## What you will do:
Put the lines of the entries below into a numbered list, skipping blank lines and leaving out the pictures.

(Spatial reasoning entries)

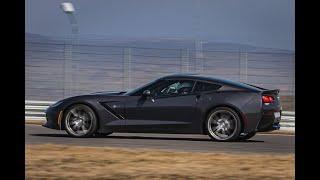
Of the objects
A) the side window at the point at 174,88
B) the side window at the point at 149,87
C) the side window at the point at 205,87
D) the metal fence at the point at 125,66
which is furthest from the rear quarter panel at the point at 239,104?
the metal fence at the point at 125,66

## Response to the exercise:
1. Of the objects
2. A) the side window at the point at 174,88
3. B) the side window at the point at 149,87
4. C) the side window at the point at 205,87
5. D) the metal fence at the point at 125,66
6. which is furthest from the rear quarter panel at the point at 239,104?
7. the metal fence at the point at 125,66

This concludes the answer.